DAMAREMAS.COM, KEDIRI – Dalam upaya menciptakan kawasan tertib lalu lintas di Kota Kediri, Dinas Perdagangan dan Perindustrian (Disperdagin) Kota Kediri menggelar sosialisasi penertiban Pedagang Kaki Lima (PKL) di kawasan Jalan Dhoho. Sosialisasi ini berlangsung selama sepekan, mulai 6 hingga 13 Januari 2025, dengan pendirian posko pemantauan di depan Jalan Stasiun Kediri.
“Posko ini bertujuan menegakkan kembali kesepakatan antara pemilik toko dan PKL di Jalan Dhoho. Pemkot ingin menata kembali kawasan ini agar lebih tertib,” ujar Wahyu Kusuma, Kamis (9/1). Ia menambahkan bahwa kebijakan ini merujuk pada Surat Keputusan Wali Kota Kediri Nomor 32 Tahun 2023 tentang Kawasan Tertib Lalu Lintas dan Peraturan Wali Kota Kediri Nomor 37 Tahun 2015 sebagai pelaksanaan Peraturan Daerah Kota Kediri Nomor 7 Tahun 2014 tentang Penataan dan Pemberdayaan PKL.
Jam operasional PKL yang diatur dalam peraturan dimulai pukul 21.00 hingga 7.00 WIB, tetapi pemilik toko memberikan toleransi tambahan, yakni mulai pukul 20.30 hingga 7.30 WIB. Wahyu menegaskan pentingnya kerja sama semua pihak, termasuk PKL, agar aturan ini bisa dipahami dan diterapkan.
Sebagai solusi, Pemkot Kediri menyediakan opsi alternatif bagi para PKL, baik berupa pergeseran waktu berjualan sesuai aturan maupun relokasi ke kantong-kantong UMKM yang telah disiapkan.
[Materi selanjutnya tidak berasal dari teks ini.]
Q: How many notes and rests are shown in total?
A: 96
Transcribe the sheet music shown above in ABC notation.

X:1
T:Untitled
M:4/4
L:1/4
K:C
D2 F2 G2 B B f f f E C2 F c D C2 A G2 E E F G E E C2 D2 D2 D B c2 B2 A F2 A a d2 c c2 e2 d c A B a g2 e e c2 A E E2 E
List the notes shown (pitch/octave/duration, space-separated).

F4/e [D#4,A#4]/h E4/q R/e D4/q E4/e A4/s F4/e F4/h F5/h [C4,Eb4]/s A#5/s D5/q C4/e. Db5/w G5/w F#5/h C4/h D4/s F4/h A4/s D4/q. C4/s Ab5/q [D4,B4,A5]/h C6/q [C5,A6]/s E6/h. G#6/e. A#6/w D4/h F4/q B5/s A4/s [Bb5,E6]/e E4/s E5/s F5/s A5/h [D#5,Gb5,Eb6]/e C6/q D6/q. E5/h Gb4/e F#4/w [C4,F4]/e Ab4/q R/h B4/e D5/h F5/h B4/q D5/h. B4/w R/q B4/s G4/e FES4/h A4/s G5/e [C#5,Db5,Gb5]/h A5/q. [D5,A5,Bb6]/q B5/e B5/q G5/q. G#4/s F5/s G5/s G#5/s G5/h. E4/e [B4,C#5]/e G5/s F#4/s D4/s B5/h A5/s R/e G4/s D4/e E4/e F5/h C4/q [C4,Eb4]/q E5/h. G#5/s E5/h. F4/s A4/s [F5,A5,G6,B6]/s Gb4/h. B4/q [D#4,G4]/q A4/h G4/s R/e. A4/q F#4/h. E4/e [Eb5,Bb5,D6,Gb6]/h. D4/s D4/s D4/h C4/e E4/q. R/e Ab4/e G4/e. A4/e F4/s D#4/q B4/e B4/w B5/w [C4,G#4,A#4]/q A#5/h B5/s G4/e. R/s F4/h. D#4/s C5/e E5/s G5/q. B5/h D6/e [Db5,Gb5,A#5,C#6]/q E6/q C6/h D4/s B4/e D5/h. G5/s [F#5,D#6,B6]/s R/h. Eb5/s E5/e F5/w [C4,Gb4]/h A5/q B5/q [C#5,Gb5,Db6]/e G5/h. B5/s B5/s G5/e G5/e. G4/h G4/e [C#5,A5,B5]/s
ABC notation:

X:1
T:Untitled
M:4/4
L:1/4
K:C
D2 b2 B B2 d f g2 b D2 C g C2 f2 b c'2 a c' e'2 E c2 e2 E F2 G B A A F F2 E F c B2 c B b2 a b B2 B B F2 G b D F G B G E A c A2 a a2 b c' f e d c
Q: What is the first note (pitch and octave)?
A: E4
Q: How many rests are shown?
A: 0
Lokasi tersebut mencakup Taman Brantas, PD Pasar, serta beberapa lokasi yang masih dalam persiapan, seperti Hutan Kota, Taman Sekartaji, dan Taman Ngronggo.
“Saya berterima kasih kepada teman-teman PKL yang telah bersikap kooperatif. Kami berharap langkah ini dapat mempercantik tata Kota Kediri sekaligus memberikan ruang yang nyaman bagi semua pihak,” tutup Wahyu.